I dirigenti puntano il dito sulle decisioni di Gervasoni

Ieri a  Casteldebole i dirigenti hanno rivisto i fotogrammi delle azioni incriminate, e come riportato da Stadio, il club si è concentrato su due episodi: il fuorigioco sul rigore e l’abbraccio in area di Blanchard.

L’arbitraggio ha inciso notevolmente sulla partita, infatti Donadoni si è lamentato della distribuzione dei cartellini gialli a senso unico, decisioni sbagliate di Gervasoni, dimostrate dalle varie piattaforme tecnologiche.
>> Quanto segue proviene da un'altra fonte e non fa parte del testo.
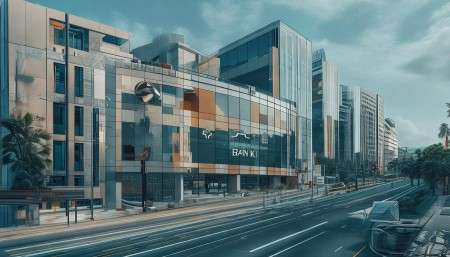 What CRM System Does Construction Bank Use?
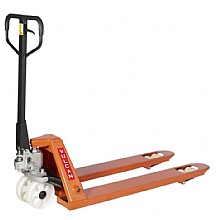 VULCAN Wet Spec Pallet Truck, 2500kg, EN 1757-2, Food-Safe, Corrosion Resistant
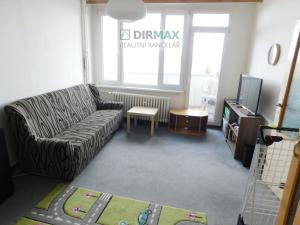 Pronájem bytu 2+1, Plzeň - Doudlevce, Mandlova, 62 m2
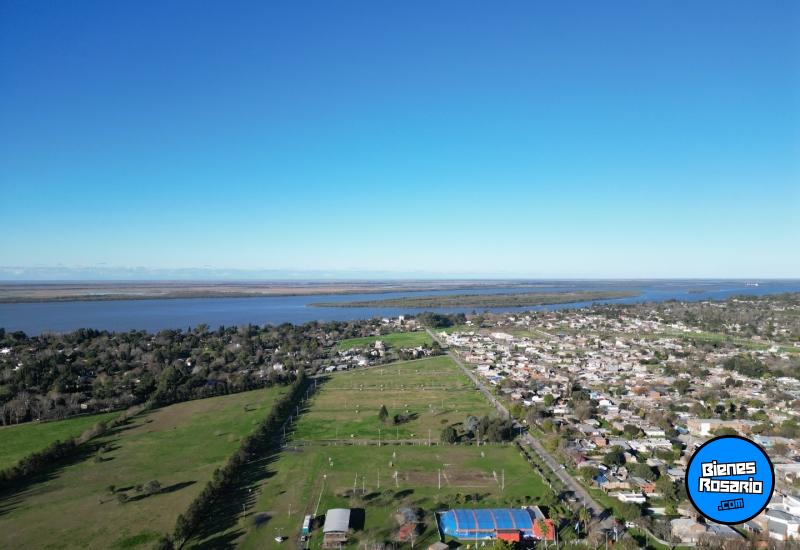 Terrenos - Pueblo Esther - Venta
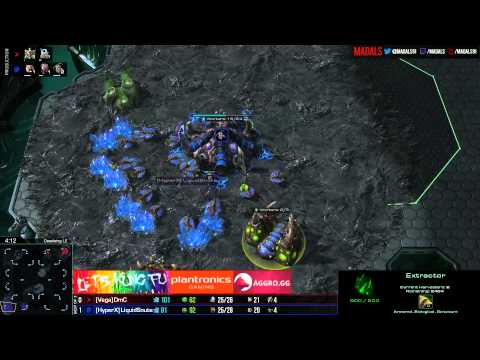 The Foreign Hope   Snute v DmC ZvP G2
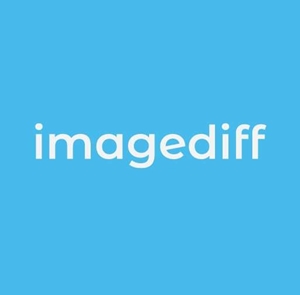 무료 사진 이미지 편집 도움되는 유용한 사이트 imagediff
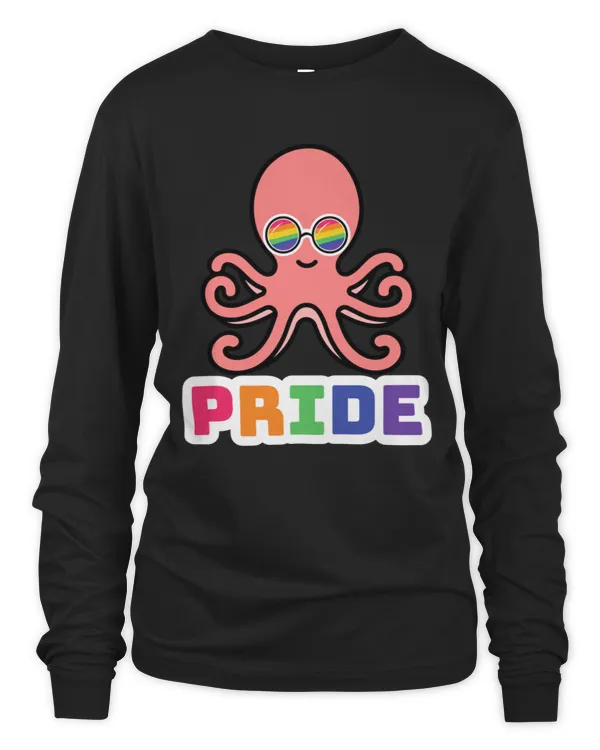 Women's Long Sleeved T-Shirt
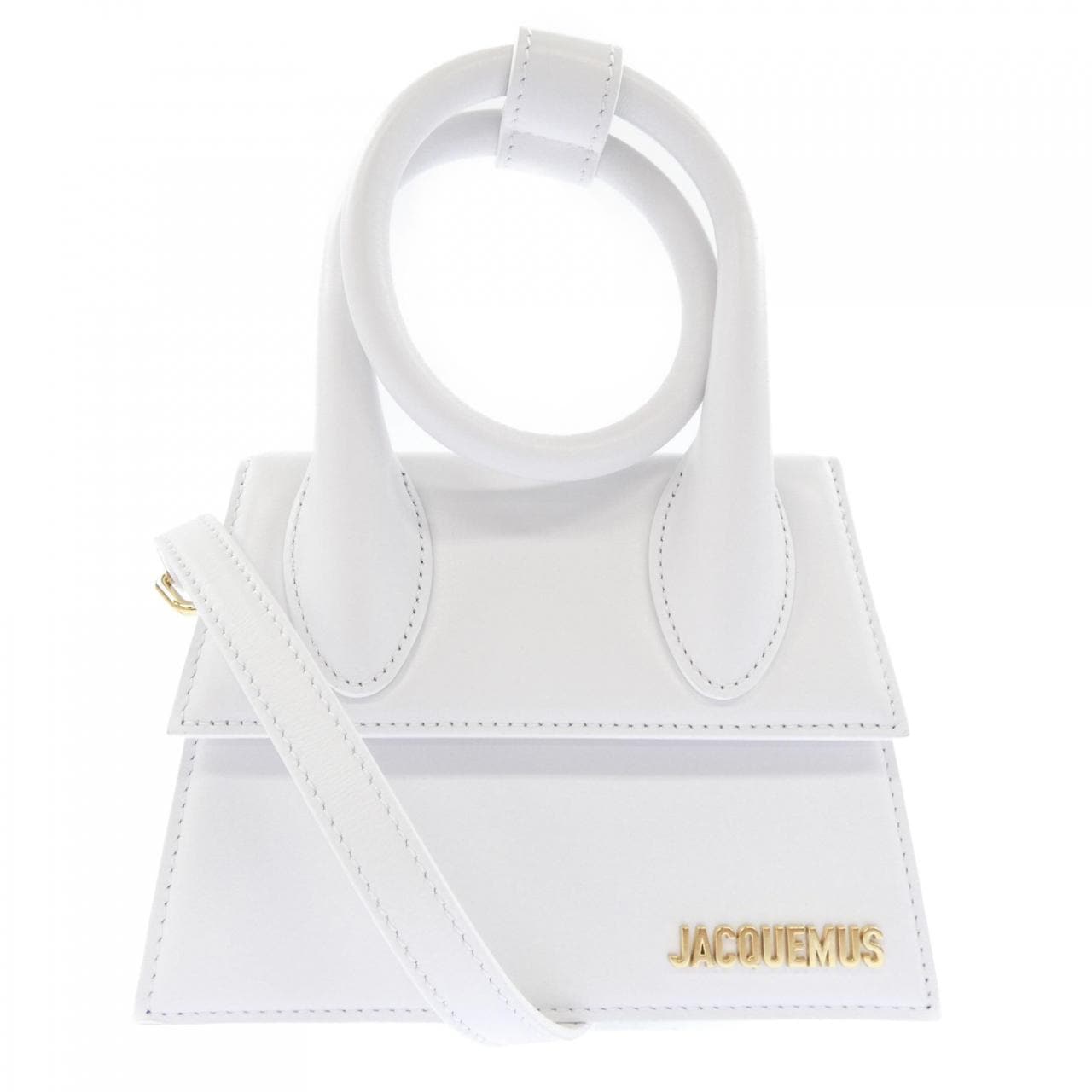 ジャックムー JACQUEMUS 213BA005.3000 BAG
Fino a ieri sera la società ha riflettuto sull’opportunità o meno di intervenire, ma poi ha prevalso il “low profile” tanto caro a Joey Saputo.

Gli episodi presi in causa sono: l’azione da cui nasce il rigore è viziata da un fuorigioco di almeno due giocatori del Frosinone, quando Crivello crossa ci sono Ciofani, Soddimo e Sammarco al di là della linea dei difensori; l’altro episodio si riferisce invece al primo tempo, calcio d’angolo di Mounier, gomiti alti e cinture in area del Frosinone, Blanchard abbraccia Rossettini. Da regolamento, dunque: rigore per il Bologna e rosso per Blanchard.  E’ quindi, l’uniformità di giudizio che il Bologna reclama.